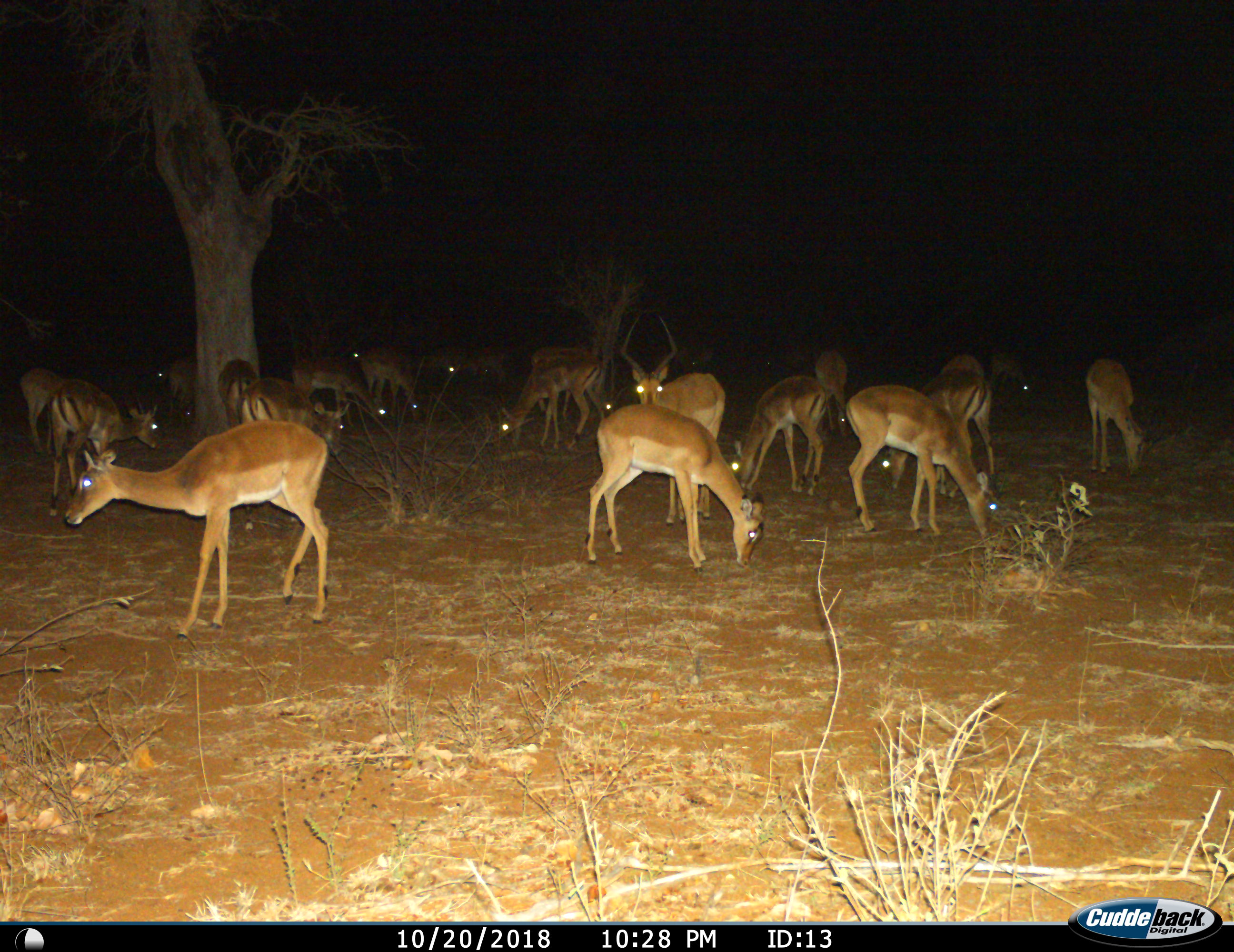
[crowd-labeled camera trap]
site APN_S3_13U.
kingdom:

☆ ☆ ☆

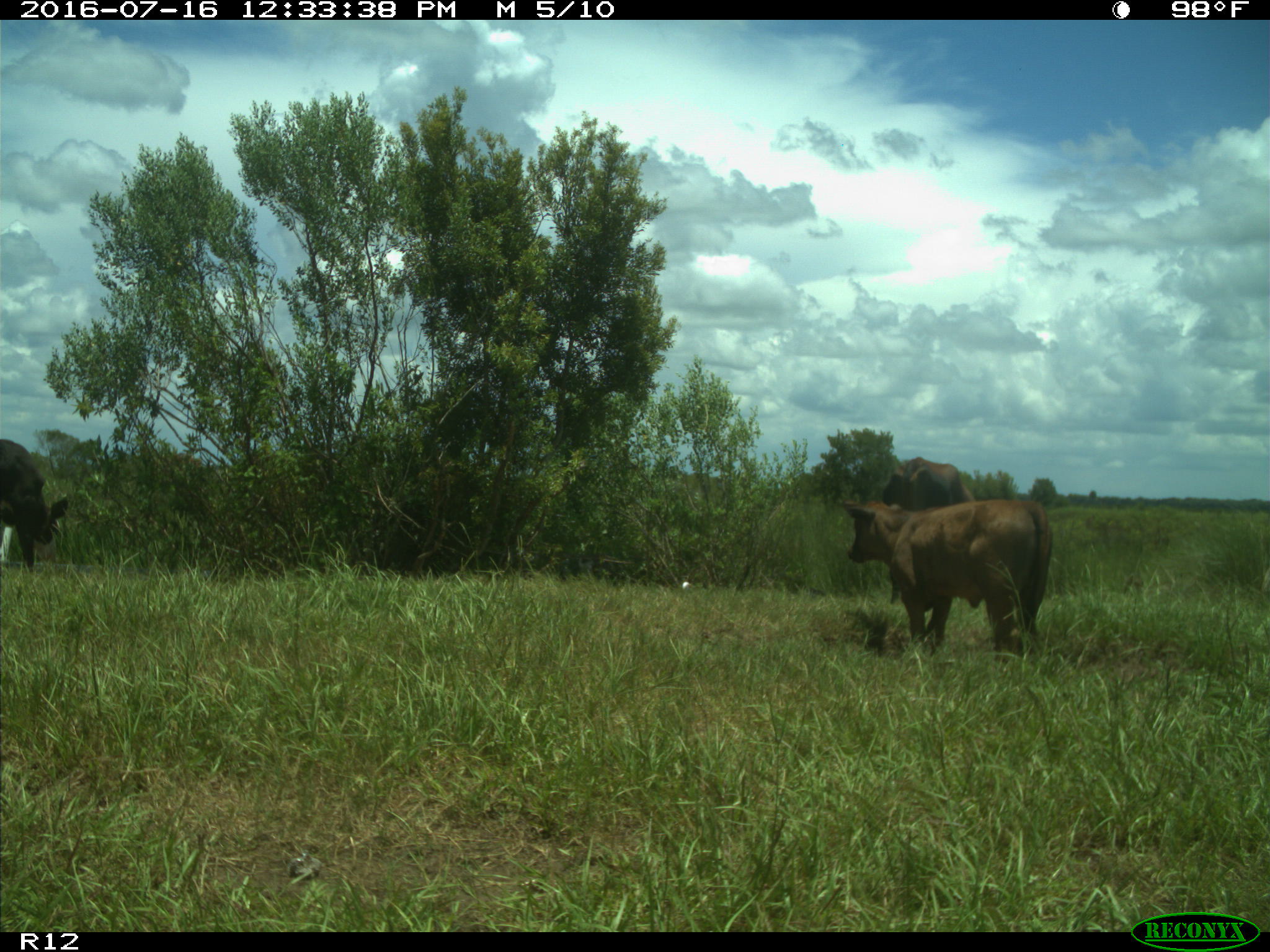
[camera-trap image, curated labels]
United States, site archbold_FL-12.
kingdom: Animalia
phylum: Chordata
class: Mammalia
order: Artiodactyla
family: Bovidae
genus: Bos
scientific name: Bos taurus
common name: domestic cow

☆ ☆ ☆

Reproduce the lines above, beginning at the line with "[camera-trap image, curated labels]" and stopping after the line with "common name: domestic cow", exactly as they are.

[camera-trap image, curated labels]
United States, site archbold_FL-12.
kingdom: Animalia
phylum: Chordata
class: Mammalia
order: Artiodactyla
family: Bovidae
genus: Bos
scientific name: Bos taurus
common name: domestic cow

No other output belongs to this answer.